• **Task to complete**
Copy every line of the data exactly, leaving nothing out.

• **Record extracts**
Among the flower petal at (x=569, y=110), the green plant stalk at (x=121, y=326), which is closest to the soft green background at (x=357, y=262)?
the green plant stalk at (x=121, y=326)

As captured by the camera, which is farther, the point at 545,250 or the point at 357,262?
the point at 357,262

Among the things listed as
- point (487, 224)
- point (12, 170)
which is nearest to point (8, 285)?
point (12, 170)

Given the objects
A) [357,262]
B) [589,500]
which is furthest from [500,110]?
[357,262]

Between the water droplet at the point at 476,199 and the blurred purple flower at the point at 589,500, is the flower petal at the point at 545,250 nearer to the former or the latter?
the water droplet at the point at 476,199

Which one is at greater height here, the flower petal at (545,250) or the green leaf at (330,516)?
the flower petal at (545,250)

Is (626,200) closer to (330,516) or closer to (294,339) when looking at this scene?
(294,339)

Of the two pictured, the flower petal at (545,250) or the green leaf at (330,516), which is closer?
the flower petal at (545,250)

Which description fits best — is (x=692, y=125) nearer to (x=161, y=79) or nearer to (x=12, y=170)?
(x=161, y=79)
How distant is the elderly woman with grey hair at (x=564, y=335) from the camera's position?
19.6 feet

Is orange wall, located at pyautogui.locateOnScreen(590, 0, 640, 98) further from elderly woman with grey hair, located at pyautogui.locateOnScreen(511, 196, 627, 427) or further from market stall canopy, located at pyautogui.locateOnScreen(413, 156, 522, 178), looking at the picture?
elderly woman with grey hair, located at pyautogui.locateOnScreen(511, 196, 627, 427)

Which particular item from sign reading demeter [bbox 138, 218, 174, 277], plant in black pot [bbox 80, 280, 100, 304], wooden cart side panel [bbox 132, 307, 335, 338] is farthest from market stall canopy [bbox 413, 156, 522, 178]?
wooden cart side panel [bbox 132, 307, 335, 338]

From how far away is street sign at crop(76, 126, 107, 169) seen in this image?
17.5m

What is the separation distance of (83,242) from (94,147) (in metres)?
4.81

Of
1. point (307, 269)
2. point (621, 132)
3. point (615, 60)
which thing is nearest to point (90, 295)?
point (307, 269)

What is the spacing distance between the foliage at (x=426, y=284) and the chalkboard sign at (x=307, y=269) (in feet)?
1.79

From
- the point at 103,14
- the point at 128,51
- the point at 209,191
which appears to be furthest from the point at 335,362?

• **Result below**
Among the flower petal at (x=569, y=110), the green plant stalk at (x=121, y=326), which is closest to the soft green background at (x=357, y=262)?
the green plant stalk at (x=121, y=326)

As captured by the camera, which is farther, the point at 545,250 or the point at 357,262?
the point at 357,262

Among the things listed as
- point (487, 224)
- point (12, 170)
which is nearest to point (8, 285)?
point (12, 170)

Given the objects
A) [357,262]
B) [589,500]
which is furthest from [500,110]?
[357,262]

Between the water droplet at the point at 476,199 and the blurred purple flower at the point at 589,500, is the flower petal at the point at 545,250 nearer to the former or the latter?
the water droplet at the point at 476,199

Which one is at greater height here, the flower petal at (545,250) or the green leaf at (330,516)?
the flower petal at (545,250)

Is (626,200) closer to (330,516) or closer to (294,339) when looking at this scene?
(294,339)

Of the two pictured, the flower petal at (545,250) or the green leaf at (330,516), which is closer?
the flower petal at (545,250)

Which description fits best — is (x=692, y=125) nearer to (x=161, y=79) or nearer to (x=12, y=170)?
(x=161, y=79)
How distant is the elderly woman with grey hair at (x=564, y=335) from the camera's position?
19.6 feet

Is orange wall, located at pyautogui.locateOnScreen(590, 0, 640, 98) further from elderly woman with grey hair, located at pyautogui.locateOnScreen(511, 196, 627, 427) or further from market stall canopy, located at pyautogui.locateOnScreen(413, 156, 522, 178), looking at the picture?
elderly woman with grey hair, located at pyautogui.locateOnScreen(511, 196, 627, 427)

Which particular item from sign reading demeter [bbox 138, 218, 174, 277], plant in black pot [bbox 80, 280, 100, 304], wooden cart side panel [bbox 132, 307, 335, 338] is farthest from market stall canopy [bbox 413, 156, 522, 178]?
wooden cart side panel [bbox 132, 307, 335, 338]

From how far away is street sign at crop(76, 126, 107, 169) seen in this image?
17.5m

What is the separation distance of (83,242) from (94,147) (in metres)?
4.81

Of
1. point (307, 269)
2. point (621, 132)
3. point (615, 60)
which thing is nearest to point (90, 295)?
point (307, 269)

What is the spacing distance between the foliage at (x=426, y=284) and the chalkboard sign at (x=307, y=269) (in feet)?
1.79

From
- the point at 103,14
- the point at 128,51
- the point at 209,191
which appears to be furthest from the point at 335,362?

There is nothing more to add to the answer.